WHAT YOU WILL DO >> Set out every line of the records below as a numbered list, skipping blank lines and omitting the picture.

EXTRACTED MATERIAL >>
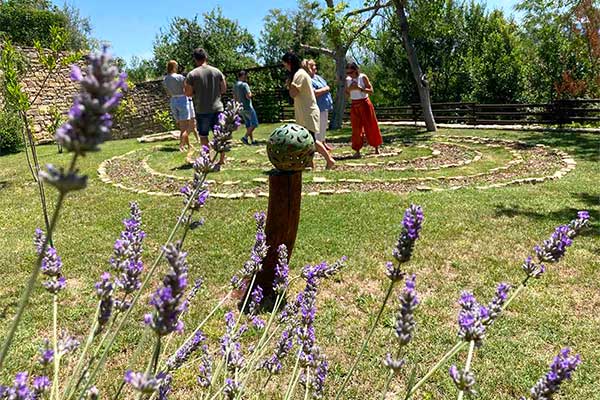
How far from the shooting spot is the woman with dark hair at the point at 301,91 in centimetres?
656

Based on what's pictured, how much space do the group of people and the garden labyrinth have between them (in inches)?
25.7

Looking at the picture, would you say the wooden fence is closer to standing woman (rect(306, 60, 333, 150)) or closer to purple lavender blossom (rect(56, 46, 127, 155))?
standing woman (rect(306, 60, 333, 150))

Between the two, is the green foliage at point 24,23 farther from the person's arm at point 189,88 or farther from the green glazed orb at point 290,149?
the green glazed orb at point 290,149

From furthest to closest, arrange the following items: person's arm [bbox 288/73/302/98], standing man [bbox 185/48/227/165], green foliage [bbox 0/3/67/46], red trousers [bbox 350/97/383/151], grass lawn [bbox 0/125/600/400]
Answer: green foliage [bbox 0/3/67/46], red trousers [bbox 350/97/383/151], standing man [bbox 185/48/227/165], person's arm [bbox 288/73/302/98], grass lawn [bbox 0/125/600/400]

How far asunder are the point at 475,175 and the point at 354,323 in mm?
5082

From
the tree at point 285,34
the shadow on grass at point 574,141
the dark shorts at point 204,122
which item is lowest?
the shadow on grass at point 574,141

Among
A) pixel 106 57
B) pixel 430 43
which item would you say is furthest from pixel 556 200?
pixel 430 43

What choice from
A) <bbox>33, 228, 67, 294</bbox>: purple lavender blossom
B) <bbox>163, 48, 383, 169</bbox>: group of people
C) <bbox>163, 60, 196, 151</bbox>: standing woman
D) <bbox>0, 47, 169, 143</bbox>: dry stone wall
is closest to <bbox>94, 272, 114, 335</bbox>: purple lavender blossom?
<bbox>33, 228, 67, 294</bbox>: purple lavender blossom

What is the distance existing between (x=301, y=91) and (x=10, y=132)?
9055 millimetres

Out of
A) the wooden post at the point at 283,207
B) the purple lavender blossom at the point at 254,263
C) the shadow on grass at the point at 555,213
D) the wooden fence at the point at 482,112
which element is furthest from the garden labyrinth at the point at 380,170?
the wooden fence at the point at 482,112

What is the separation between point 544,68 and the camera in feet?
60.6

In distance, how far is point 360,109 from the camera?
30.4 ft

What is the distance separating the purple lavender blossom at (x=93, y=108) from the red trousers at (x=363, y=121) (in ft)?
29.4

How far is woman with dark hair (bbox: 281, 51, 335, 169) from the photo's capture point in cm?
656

ANSWER TO THIS EXERCISE >>
1. How far from the shooting spot is the woman with dark hair at the point at 301,91 in centimetres?
2. 656
3. Based on what's pictured, how much space do the group of people and the garden labyrinth have between them (in inches)?
4. 25.7
5. Looking at the picture, would you say the wooden fence is closer to standing woman (rect(306, 60, 333, 150)) or closer to purple lavender blossom (rect(56, 46, 127, 155))?
6. standing woman (rect(306, 60, 333, 150))
7. Between the two, is the green foliage at point 24,23 farther from the person's arm at point 189,88 or farther from the green glazed orb at point 290,149?
8. the green glazed orb at point 290,149
9. From furthest to closest, arrange the following items: person's arm [bbox 288/73/302/98], standing man [bbox 185/48/227/165], green foliage [bbox 0/3/67/46], red trousers [bbox 350/97/383/151], grass lawn [bbox 0/125/600/400]
10. Answer: green foliage [bbox 0/3/67/46], red trousers [bbox 350/97/383/151], standing man [bbox 185/48/227/165], person's arm [bbox 288/73/302/98], grass lawn [bbox 0/125/600/400]
11. How far asunder are the point at 475,175 and the point at 354,323 in mm?
12. 5082
13. From
14. the tree at point 285,34
15. the shadow on grass at point 574,141
16. the dark shorts at point 204,122
17. which item is lowest?
18. the shadow on grass at point 574,141
19. Among
20. A) pixel 106 57
21. B) pixel 430 43
22. which item would you say is furthest from pixel 556 200?
23. pixel 430 43
24. What choice from
25. A) <bbox>33, 228, 67, 294</bbox>: purple lavender blossom
26. B) <bbox>163, 48, 383, 169</bbox>: group of people
27. C) <bbox>163, 60, 196, 151</bbox>: standing woman
28. D) <bbox>0, 47, 169, 143</bbox>: dry stone wall
29. is closest to <bbox>94, 272, 114, 335</bbox>: purple lavender blossom?
30. <bbox>33, 228, 67, 294</bbox>: purple lavender blossom
31. What is the distance existing between (x=301, y=91) and (x=10, y=132)?
32. 9055 millimetres
33. Out of
34. A) the wooden post at the point at 283,207
35. B) the purple lavender blossom at the point at 254,263
36. C) the shadow on grass at the point at 555,213
37. D) the wooden fence at the point at 482,112
38. which element is furthest from the garden labyrinth at the point at 380,170?
39. the wooden fence at the point at 482,112
40. What is the separation between point 544,68 and the camera in feet?
41. 60.6
42. In distance, how far is point 360,109 from the camera?
43. 30.4 ft
44. What is the distance separating the purple lavender blossom at (x=93, y=108) from the red trousers at (x=363, y=121) (in ft)?
45. 29.4
46. How far is woman with dark hair (bbox: 281, 51, 335, 169) from the photo's capture point in cm?
47. 656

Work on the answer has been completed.